Students describe their experiences playing hockey


Nguyen in possession of the puck during his game | Photo Courtesy of Eric Nguyen

Ishaani Dayal and Irene Tang

Basking in what he describes as a “surreal atmosphere,” sophomore Neiv Gupta remembers the game when his hockey team played against their cross town rivals. Playing center for the Anaheim Junior Dogs, Gupta could hear the cheers from the crowd ring throughout the packed stadium. The presence of a few NHL players in the crowd also brought a unique sense of excitement and exhilaration to the rink. Gupta describes the game as one of the most memorable games he has ever played.

Gupta started playing hockey at the age of six and has gotten used to the regular weekend trips to and from the Bay Area and Los Angeles for practices. To him, hockey is a huge commitment and has taken up much of his li

fe. Senior Eric Nguyen, who plays forward for the San Mateo Black Stars, also acknowledges not only the time commitment that comes with training and competing in hockey, but also the costliness of the sport. 

“I had to miss out on my friends’ birthday parties one year,” Nguyen said. “I haven’t been able to go to Homecoming because of [hockey] … I think the money is the big thing. Not only is it the travel expenses and paying for the actual season, but it’s also the gear, which is not cheap these days.”

Nguyen was introduced to ice hockey through a friend when he was in fifth grade. After being invited to see a San Jose Sharks game, he “fell in love with the sport from there.” According to him, his favorite part of playing hockey is being with his teammates, on and off the ice. His proudest moment on the team was being voted team captain his freshman and sophomore years. 

For Gupta, one of his biggest achievements is winning multiple tournaments with his team in the USHL (the United States Hockey league), which is a top-tier junior league. He is also proud of placing second in the Silver Stick tournament, which has competitors throughout the continent. Gupta’s favorite part of the game is the intensity.
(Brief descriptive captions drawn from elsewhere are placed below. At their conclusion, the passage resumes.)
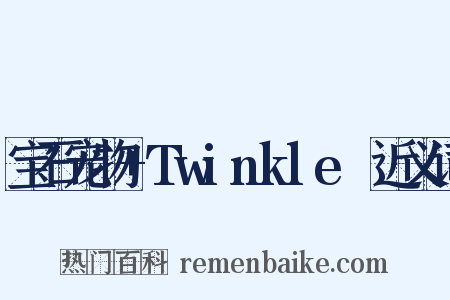 宝石宠物+Twinkle☆近义词是什么意思的图片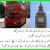 My First Ride of Double-Decker Bus in Rawalpindi, 1963
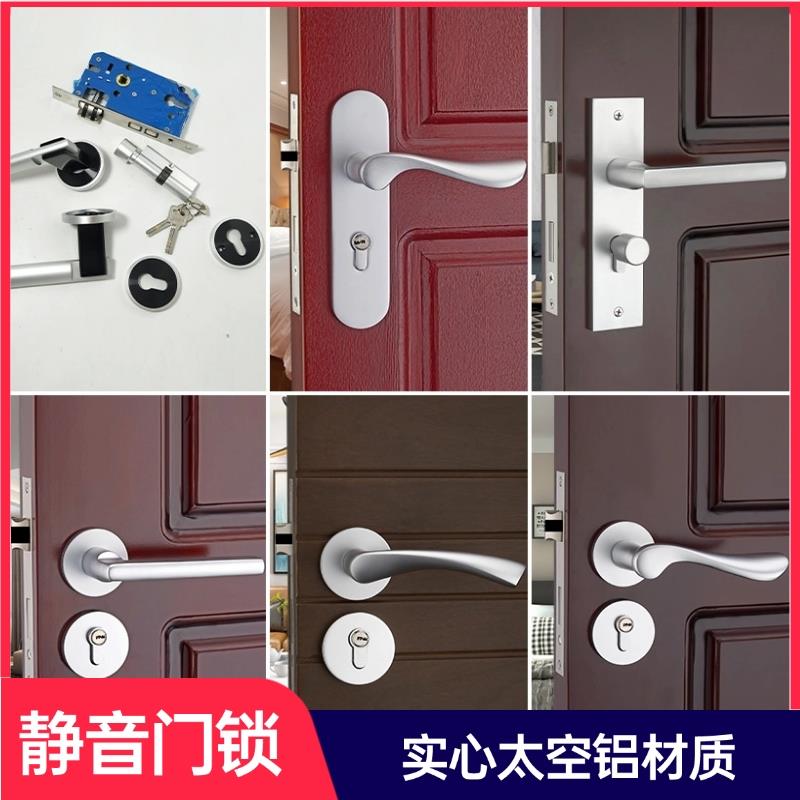 门锁分体实心房门锁实木门锁具弯把分体卧室门锁室内太空铝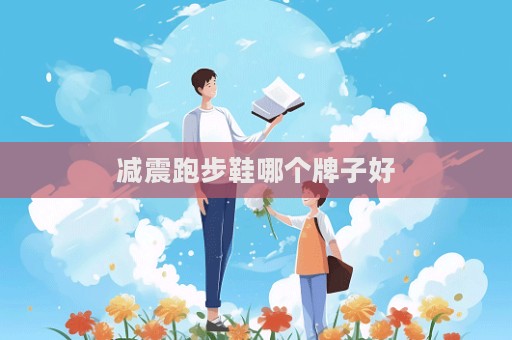 減震跑步鞋哪個牌子好
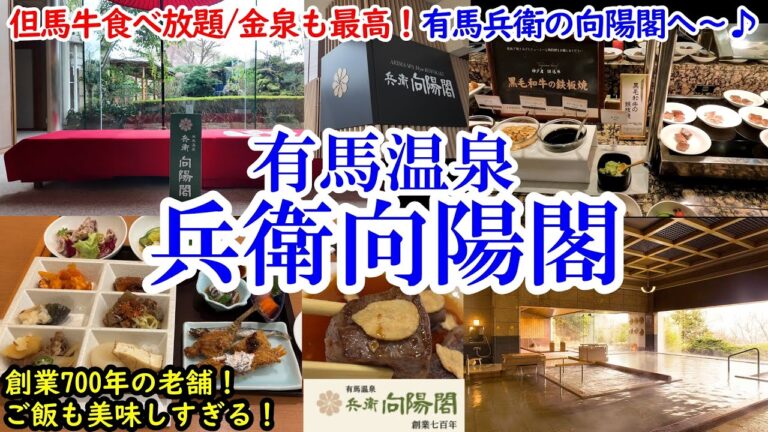 【グルメ/コスパ旅】兵庫県 有馬温泉 兵衛向陽閣 / 黒毛和牛(但馬牛)食べ放題！ / 創業700年の老舗、有馬の金泉を3つのお風呂で満喫！ / 有馬兵衛の向陽閣へ～♪！【40代夫婦二人旅】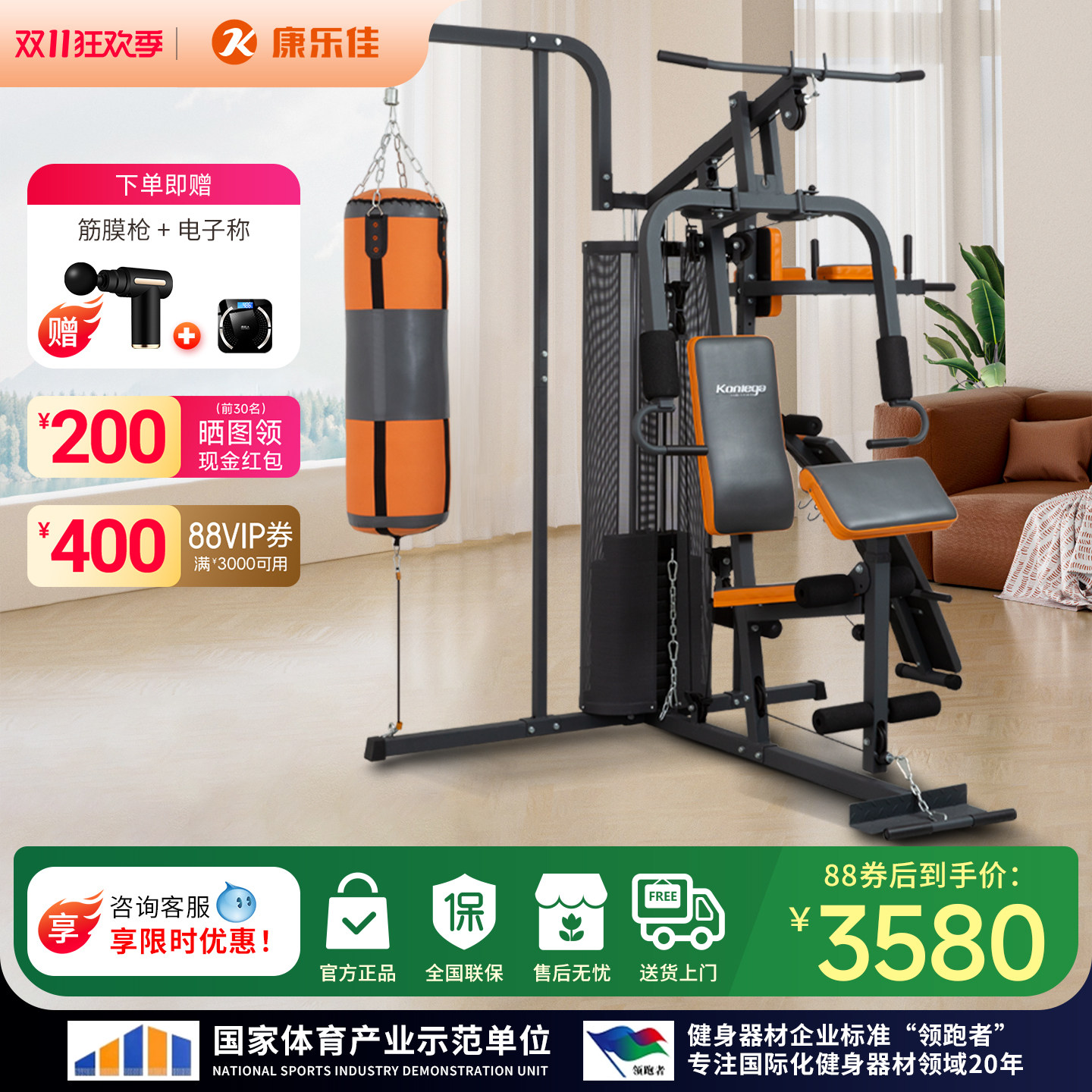 康乐佳K3003B综合训练器家用多功能大型力量组合器械健身房三人站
He believes that while other sports may require a specific type of skill set, hockey is unique because it is vital to have a perfect combination of all skills. 

“It’s a very skilled and finesse sport,” Gupta said. “When you play football, it’s a rough sport [where] you’re hitting others but there’s not much finesse aspect to it. With a sport like basketball, there’s very little physicality but it’s a lot about skills [and finesse]. Hockey’s like the perfect combination between [the two].”
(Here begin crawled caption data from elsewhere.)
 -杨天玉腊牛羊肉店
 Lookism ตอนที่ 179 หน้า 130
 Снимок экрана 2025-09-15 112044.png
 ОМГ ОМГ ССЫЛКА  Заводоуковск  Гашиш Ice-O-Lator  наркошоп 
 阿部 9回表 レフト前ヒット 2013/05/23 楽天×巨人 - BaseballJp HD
Nguyen says that the amount of time the team spends together in tournaments strengthens their bonds. For Nguyen, the support from his team plays a big role in making the sport enjoyable and motivates him to continue playing, and notes the guidance of a previous teammate as an example.
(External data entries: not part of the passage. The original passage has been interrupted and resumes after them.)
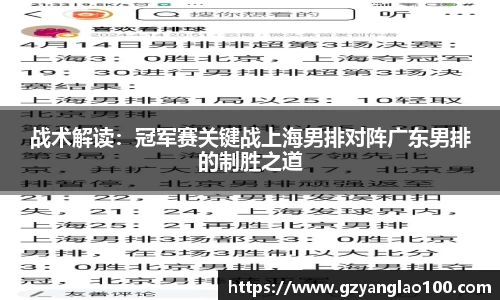 战术解读：冠军赛关键战上海男排对阵广东男排的制胜之道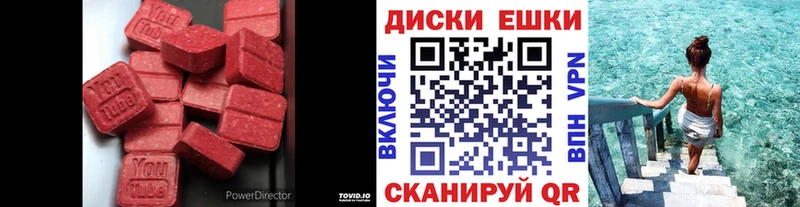 Ecstasy круглые  Купить закладки  Струнино 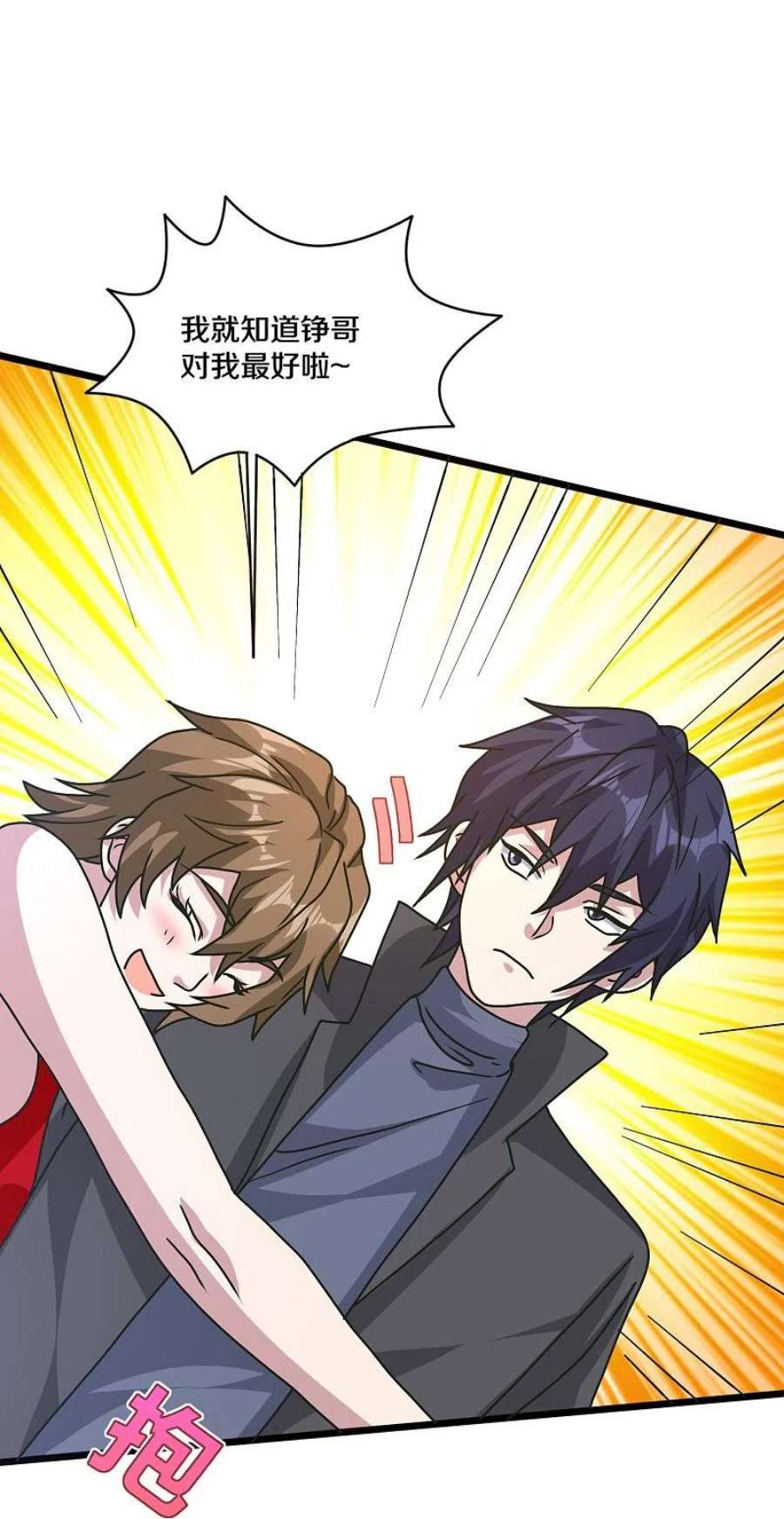 都市邪王263话 女装大佬？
“He was our captain for a year and he was a big mentor,” Nguyen said. “He was so supportive. He gave a blind confidence [exercise], [where] he’d be like, ‘Oh, go over there and I’ll find you.’ And then he did find me then I’d get a goal [in]. It made me more comfortable on and off [the ice].”

Playing ice hockey has taken sophomore Alice Ross all over the map, traveling to tournaments in cities like Detroit, Dallas, Nashville, Pittsburgh and more. While she feels supported on the ice by her teammates, she says that her family has also heavily contributed to her journey with the sport. Ross was initially introduced to hockey at a young age through her Canadian parents, who grew up playing and still participate in club play today. Ross also has two younger siblings who play hockey, which she believes creates a sense of playful “inter-sibling competition,” and makes hockey a big deal in the family. 

“My parents are like [a] taxi service, back and forth from the rink every day after school, because we’ve got three kids in practices that go after school, and then my parents usually have late night games,” Ross said. “They all play, so … my parents are usually [like], ‘If it’s something you want to dedicate yourself to, then we’ll support you.’”

Meanwhile, Gupta’s commute to play is a bit different — his team is located in Los Angeles whereas he lives in the Bay Area, but that doesn’t deter him from feeling close to his teammates. 

“Since the team is in L.A. and I’m in Northern California, it’s not like I get to bond [with] them every single week,” Gupta said. “I’m traveling every other week to go play practices and tournaments with them. But when I’m there we’re definitely really close, and we definitely treat each other like normal friends.”

Similarly, Ross, who plays forward for the San Jose Junior Sharks, says that her favorite part about playing hockey is the second family that she has in the team.

“I’ve got 15 girls who are practically siblings [who] I’ve been playing with,” Ross said. “Some of them are newer to the organization, but some of them I have been playing [with] since I was seven. And it’s definitely bonding when you go [to] tournaments [together] and win, but going through hard losses together and then spending [lots of] time with each other [makes] really close bonds.”